כ״ט ניסן ה׳תשפ״ו | April 15, 2026
How a ‘Free Palestine’ Activist’s Son Got a Letter in the Torah
When Toulouse shliach Rabbi Chaim Hillel Matusof was notified that a five-year-old boy from a home hostile to Judaism and Israel was critically ill beyond hope, he rushed to his side and witnessed a recovery they called nothing less than miraculous.
By Rabbi Chaim Hillel Matusof, Shliach to Toulouse, France
The day after Purim, I got a call from a friend in Paris. The five-year-old son of a family who lives an hour from me was dangerously ill in the hospital, and he asked me to call them and visit.
I told him, I know them very well. The mother is Jewish, but unfortunately married a non-Jewish man who’s a Jew-hater. He’s the main anti-Israel activist in Toulouse, and he’s part of the “Free Palestine” group.
I was the mohel for this child who’s now sick. The father only agreed to the bris because he loved his wife — she told him that if he wouldn’t allow a bris for the child, she’d leave him.
The bris was supposed to be in the Chabad school in the city. When I gave the security company that guards our school the list of people coming to the bris, they told me they absolutely would not let this man into the school. “We know him very well, and he’s a real danger to the students.”
After some back and forth, they agreed to let him in if they searched him first and he left his phone outside, so he couldn’t film the place.
After the bris, I asked the mother to sign the baby up for Tzivos Hashem and buy him a letter in the Children’s Sefer Torah. The father started yelling at me: “Thank you very much! It’s enough that I let you do a bris. Leave me alone with all your nonsense. I don’t want any connection with you from now on, and I’m definitely not registering him in a Torah being written in ‘Eretz Yisrael’!”
That was the background. So I told my friend from Paris to check with them — if they want to see me, I’ll go visit right away.
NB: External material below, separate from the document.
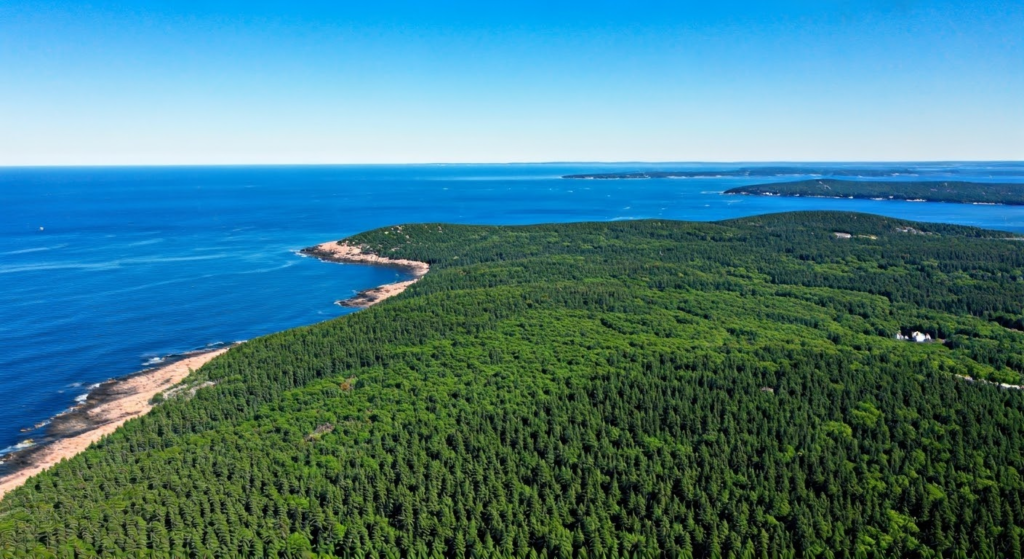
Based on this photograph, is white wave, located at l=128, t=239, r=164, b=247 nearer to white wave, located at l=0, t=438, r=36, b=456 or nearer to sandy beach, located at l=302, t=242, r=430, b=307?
sandy beach, located at l=302, t=242, r=430, b=307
He got back to me and said the child’s condition was very serious. They were completely broken and were asking me to come.
Of course, I drove to the hospital immediately. Before going in, I spoke to the doctors treating him, since I also serve as the hospital chaplain. They explained that he was in total organ failure, and I should hurry in to say the final prayer that’s said with a person in that situation.
I walked into the room where the child was lying. It was horrifying — he looked like there was no life left in him.
I did what my dear uncle, the famous shliach Rabbi Shmuel Azimov A”H taught me to do: Torah, Tefillah, and Tzedakah.
I put a few coins in the child’s hand and, using his hand, dropped them into the tzedakah box I brought. I said a few of the verses the Rebbe instructed children to say, a chapter of Tehillim, and the daily Rambam.
Afterwards, I asked the mother if she had used the forms to buy the child a letter in the Torah. The father immediately cut in again: “Leave me alone with this stuff. I told you already, leave me with all your things.”
The mother jumped in and said that, given the child’s condition, the doctors couldn’t do anything. She did want to do it — maybe it would help. She said the forms were at home, so I told her I’d send her a new one right away. Before I left, I told them my phone is on 24/7 and if they need me for anything, G-d forbid, they should call.
I went down to my car, put on a gartel, wrote a pan to the Rebbe, and sent it to the Ohel.
Then I sent her the form.
From there, I went to a weekly shiur I give to a group of guys. In the middle of the shiur, I saw my phone ringing — it was her number. I didn’t pick up because I don’t interrupt a shiur. But she called several times. After the shiur, I saw she’d sent a video. When I opened it, I was stunned: the child was sitting up in bed, talking to his parents.
I called them, and the mother said an open miracle had happened. Right after she registered him in the Torah, he woke up, sat up, and started talking.
Two days later, she told me they were being discharged from the hospital and going home. Baruch Hashem!
I asked her that she and her daughter thank Hashem for the miracles by starting to light Shabbos candles. She promised she would, and said she hadn’t lit in over twenty years. Since then, she lights every Erev Shabbos.
Before Pesach, I sent them shmurah matzah and a Haggadah. Right before Yom Tov, she sent me a video of their Seder table — matzah, wine, and the Haggadah. She made a Pesach Seder with her children.